ASSOCIATE PROFESSOR IN INDIA AND SOUTH ASIA STUDIES
Academic Background: My studies combined anthropology as major with political science and history as minors – partly at Humboldt-Universität Berlin and Brunel University of West London, but primarily at Freie Universität Berlin, where I also obtained my PhD in 2003 joining the Odisha Research Project funded by the German Research Council/DFG.
My research in a nutshell: My research focuses on two somewhat interrelated fields – namely political anthropology including state transformations, kingship and issues around democracy on the one hand and visual culture especially photography on the other hand. While I have focussed on different parts of India, particularly Middle and Eastern India, lately I have developed an interest in the study of visual systems and visible culture as well as circulations of images and objects beyond India which led to a recently launched FKK project “Constructing the Ocean. Indian Ocean Infrastructures and Thick Transregionalism”.
If you would not be a researcher, what do you think would be your profession today and why? If I would be forced to pick another profession, I am quite sure I would turn to photography, which has been a passion for quite a while and the camera has been a constant companion. Photography has the power to capture and freeze moments, otherwise lost, but at the same, in the best case, can add to a scene and reveal more than what is visible at first sight – and perhaps can tell a story. Thinking of photography, it is not only about clicking pictures, but also about the social life of images, what we do with photographs that entertain, bore or haunt us.
ASSISTANT PROFESSOR HINDI, INDIA AND SOUTH ASIA STUDIES
Academic Background: I have my B.A. from DDU Gorakhpur University in Hindi Literature, English Literature and Sociology. Later I moved to Jawaharlal Nehru University, New Delhi for my Masters in Hindi and completed MPhil and PhD from there as well. for M.Phil. in Hindi translation I wrote my dissertation on Analysis of the Hindi Translation of Salman Rushdie’s Novel “Midnight’s Children” in a Post-Colonial Perspective”. I wrote my thesis for PhD in Hindi Translation on An Analytical Study of English Translations of “Bijak” with Special Reference to the Translations by Linda Hess-Shukdev Singh and Premprakash . I taught Hindi as a second language on all levels at JNU new Delhi at center of Indian Languages and Global Studies Program which was a joint-venture between J.N.U., Natal University Durban, South Africa, and Albert Ludwig University, Freiburg, Germany. Later I joined American Embassy as a Hindi Teacher in Post language program before coming to Aarhus. I also have been associated with Research Projects of MIT JPAL, Boston as a translator and Interpreter for many years.
My research in a nutshell: My PhD was focused on Translation of Early modern Hindi Bhakti Poetry. In recent years I have been working on different aspects of Hindi Language such as Changing Hindi in Web based content, Hindi of Indian Politics. Currently I am working on Hindi swear words: their linguistic roots and usages in various aspects of Indian society.
What is your favorite place in South Asia and why? My favorite place is my alma mater JNU as its a global villages comprising students from all over the world. It gave a world view of many things when I came to university from a small town. The university have a culture of debate and discussions and as we used to say on campus you learn not only in the class but more outside the class where you debate and discuss on everything from Indian society to global politics over endless cups of warm chai!
Associate Professor in India and South Asia Studies
Academic Background: I have a PhD in sociocultural anthropology, with a minor in medical anthropology, from the School of Anthropology at the University of Arizona, USA. I came to the PhD by way of a MA in South Asia Studies at the National University of Singapore, and prior to that, I had received a Bachelor of Business Administration degree, also from the National University of Singapore. Along the way, I worked in advertising and in educational/academic publishing.

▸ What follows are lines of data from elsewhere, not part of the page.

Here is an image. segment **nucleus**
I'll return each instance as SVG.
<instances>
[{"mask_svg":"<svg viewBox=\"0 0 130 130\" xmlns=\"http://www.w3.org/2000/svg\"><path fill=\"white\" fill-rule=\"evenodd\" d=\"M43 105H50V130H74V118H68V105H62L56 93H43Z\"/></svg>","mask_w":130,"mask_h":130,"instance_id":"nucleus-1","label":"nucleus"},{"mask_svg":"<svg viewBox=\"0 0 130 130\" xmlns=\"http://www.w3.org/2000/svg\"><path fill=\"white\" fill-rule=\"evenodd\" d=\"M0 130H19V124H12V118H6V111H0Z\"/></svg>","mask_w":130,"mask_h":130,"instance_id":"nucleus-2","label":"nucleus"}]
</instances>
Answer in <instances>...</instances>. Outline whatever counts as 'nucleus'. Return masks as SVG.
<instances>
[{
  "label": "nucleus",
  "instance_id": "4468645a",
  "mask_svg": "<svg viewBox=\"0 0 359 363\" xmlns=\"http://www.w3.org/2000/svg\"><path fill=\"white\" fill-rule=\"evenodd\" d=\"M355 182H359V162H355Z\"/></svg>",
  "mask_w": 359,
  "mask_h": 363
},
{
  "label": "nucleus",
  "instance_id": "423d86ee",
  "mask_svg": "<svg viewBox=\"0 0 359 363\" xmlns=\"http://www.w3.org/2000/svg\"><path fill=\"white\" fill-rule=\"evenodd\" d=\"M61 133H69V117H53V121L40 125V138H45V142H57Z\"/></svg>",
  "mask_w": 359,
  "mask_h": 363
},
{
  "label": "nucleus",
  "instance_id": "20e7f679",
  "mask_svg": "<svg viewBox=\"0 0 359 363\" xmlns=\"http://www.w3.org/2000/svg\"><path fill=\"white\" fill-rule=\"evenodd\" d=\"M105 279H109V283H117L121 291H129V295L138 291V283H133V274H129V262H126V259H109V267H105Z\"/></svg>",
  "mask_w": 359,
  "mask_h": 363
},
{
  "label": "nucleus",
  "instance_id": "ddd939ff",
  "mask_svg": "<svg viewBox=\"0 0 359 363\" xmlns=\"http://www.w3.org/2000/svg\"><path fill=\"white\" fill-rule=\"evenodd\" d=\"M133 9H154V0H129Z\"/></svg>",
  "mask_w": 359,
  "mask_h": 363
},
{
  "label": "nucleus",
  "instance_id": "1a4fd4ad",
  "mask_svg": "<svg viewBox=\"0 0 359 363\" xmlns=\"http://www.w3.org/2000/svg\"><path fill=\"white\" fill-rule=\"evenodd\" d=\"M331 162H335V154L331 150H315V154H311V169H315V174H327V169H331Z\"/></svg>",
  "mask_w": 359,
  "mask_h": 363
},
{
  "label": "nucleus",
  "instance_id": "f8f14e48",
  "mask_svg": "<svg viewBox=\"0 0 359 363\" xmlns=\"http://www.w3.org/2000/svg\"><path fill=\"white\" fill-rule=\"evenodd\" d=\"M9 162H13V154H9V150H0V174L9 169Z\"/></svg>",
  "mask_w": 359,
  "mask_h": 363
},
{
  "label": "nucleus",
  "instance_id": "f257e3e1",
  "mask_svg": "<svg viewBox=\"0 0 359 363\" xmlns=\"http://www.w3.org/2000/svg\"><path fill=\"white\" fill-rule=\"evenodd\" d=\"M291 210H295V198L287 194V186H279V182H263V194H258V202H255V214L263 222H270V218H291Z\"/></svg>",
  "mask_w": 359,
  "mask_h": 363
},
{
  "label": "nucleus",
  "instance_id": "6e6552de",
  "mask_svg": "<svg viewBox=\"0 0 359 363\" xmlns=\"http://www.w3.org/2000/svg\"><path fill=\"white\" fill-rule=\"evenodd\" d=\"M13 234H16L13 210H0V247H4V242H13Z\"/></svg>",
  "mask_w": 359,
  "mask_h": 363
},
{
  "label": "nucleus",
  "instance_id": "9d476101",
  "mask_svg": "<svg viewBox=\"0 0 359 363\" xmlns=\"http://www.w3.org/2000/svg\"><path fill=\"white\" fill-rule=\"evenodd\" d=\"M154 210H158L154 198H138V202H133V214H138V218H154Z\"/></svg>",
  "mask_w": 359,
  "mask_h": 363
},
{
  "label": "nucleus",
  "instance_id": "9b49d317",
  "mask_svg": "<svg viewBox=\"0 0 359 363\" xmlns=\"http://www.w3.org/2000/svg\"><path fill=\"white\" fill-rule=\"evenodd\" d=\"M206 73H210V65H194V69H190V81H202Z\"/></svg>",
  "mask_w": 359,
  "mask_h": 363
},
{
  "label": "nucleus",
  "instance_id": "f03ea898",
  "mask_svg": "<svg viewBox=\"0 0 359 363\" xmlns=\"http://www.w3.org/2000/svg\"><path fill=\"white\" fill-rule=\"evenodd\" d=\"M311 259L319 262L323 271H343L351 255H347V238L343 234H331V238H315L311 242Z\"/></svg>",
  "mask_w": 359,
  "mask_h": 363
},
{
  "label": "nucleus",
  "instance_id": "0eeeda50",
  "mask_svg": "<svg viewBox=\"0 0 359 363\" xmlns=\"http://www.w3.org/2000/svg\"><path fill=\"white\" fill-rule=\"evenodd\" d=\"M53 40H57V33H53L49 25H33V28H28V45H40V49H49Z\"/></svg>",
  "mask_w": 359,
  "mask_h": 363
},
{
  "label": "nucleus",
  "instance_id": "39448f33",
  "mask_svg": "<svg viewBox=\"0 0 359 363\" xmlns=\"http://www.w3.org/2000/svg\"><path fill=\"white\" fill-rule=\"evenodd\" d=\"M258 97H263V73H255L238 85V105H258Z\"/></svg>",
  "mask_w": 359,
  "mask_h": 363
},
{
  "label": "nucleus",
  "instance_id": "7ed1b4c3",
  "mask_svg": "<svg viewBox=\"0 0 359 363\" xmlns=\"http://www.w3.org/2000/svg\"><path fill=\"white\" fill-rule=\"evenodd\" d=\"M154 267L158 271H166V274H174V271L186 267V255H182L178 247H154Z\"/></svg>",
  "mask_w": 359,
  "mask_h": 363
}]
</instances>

My research in a nutshell: I am a sociocultural and medical anthropologist with a regional focus on South Asia, particularly urban India, and my research interests are centered on interactions between the body and its environment, globalizing processes, and consumption practices. My current research revolves around how the environmental and health costs of rampant plastic use and disposal are experienced and comprehended differently in different local contexts. The project has been supported by a Homi Bhabha Fellowship and a Carlsberg Young Researcher Fellowship. Previous research interests have included lived experiences of polycystic ovary syndrome, a hormonal disorder and the leading cause of female infertility worldwide, and explorations of how post-liberalization marketing discourses and consumption practices affect understandings of the body in India.
What is your favorite book? It is hard to settle on one, but it might just be Lucky Jim, by Kingsley Amis. No matter how many times I read it, it never stops being funny, and it is, after all, a campus novel. A very close second: Amitav Ghosh’s In an Antique Land, for being an anthropological novel following a historical connection between the region I specialize in (India) and another part of the globe (Egypt).